Referring to FIG. 1 and FIGS. 3O-3P, the stack opening 301, the base substrate opening 404, and the second opening 302 together compose the combined opening K2. Forming capacitor structures 50 in combined openings K2 specifically includes: forming a first conductive layer 501 in the second openings 302, where the first conductive layer 501 covers only the exposed surfaces of the second openings 302; forming a dielectric layer 502 on the first conductive layer 501, and forming a second conductive layer 505 on the dielectric layer 502, where the second conductive layer 505 includes a third conductive layer 503 and a fourth conductive layer 504, the second conductive layer 505 fills up the remaining parts of the combined openings K2, and the first conductive layer 501, the dielectric layer 502, and the second conductive layer 505 together compose the capacitor structures 50. The capacitor structures 50 extend along the first direction X and are disposed apart from each other in both the second direction Y and the third direction Z; the first conductive layer 501 and the third conductive layer 503 may be one or more of a metal (for example, tungsten, titanium, nickel, platinum, rhodium, ruthenium, aluminum, copper, molybdenum, iridium, silver, or gold), a metal alloy, a metal nitride, a metal silicide, and a metal carbide, for example, at least one of titanium nitride (TiN), tantalum nitride (TaN), tungsten nitride (WN), titanium aluminum nitride (TiAlN), iridium oxide (IrOx), and ruthenium oxide (RuOx).
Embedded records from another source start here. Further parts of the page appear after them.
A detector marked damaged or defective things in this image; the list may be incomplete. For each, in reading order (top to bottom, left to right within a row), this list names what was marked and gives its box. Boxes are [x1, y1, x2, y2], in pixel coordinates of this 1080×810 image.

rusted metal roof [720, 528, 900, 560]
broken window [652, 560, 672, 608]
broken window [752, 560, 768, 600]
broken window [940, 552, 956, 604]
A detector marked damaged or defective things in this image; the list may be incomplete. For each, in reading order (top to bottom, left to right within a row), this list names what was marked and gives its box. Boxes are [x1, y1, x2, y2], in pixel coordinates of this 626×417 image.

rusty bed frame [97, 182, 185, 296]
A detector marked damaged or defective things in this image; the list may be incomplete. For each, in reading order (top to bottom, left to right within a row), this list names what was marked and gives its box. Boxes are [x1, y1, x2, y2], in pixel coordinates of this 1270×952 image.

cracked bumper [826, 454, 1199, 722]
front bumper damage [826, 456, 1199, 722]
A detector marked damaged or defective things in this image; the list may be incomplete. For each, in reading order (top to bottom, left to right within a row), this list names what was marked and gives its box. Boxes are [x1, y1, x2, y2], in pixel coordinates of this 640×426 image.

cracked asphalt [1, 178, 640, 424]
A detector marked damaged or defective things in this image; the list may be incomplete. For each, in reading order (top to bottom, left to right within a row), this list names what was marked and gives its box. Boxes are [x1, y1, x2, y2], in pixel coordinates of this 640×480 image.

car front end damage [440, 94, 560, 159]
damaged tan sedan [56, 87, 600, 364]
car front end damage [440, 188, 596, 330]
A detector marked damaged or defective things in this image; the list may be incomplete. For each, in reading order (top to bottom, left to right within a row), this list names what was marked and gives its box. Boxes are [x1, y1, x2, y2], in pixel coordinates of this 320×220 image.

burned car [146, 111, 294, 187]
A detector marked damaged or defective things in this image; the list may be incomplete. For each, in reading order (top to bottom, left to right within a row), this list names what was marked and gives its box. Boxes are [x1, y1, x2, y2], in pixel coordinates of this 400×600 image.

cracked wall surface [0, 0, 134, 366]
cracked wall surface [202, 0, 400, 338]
The fourth conductive layer 504 may be one or more of polycrystalline silicon or a conductively-doped semiconductor material, for example, conductively-doped silicon, conductively-doped germanium, conductively-doped silicon germanium, or the like. The dielectric layer 502 may be silicon oxide, silicon nitride, silicon oxynitride, or the like.

FIG. 4A to FIG. 4O are process flow diagrams showing a method for manufacturing a semiconductor structure provided according to still another embodiment of the present disclosure.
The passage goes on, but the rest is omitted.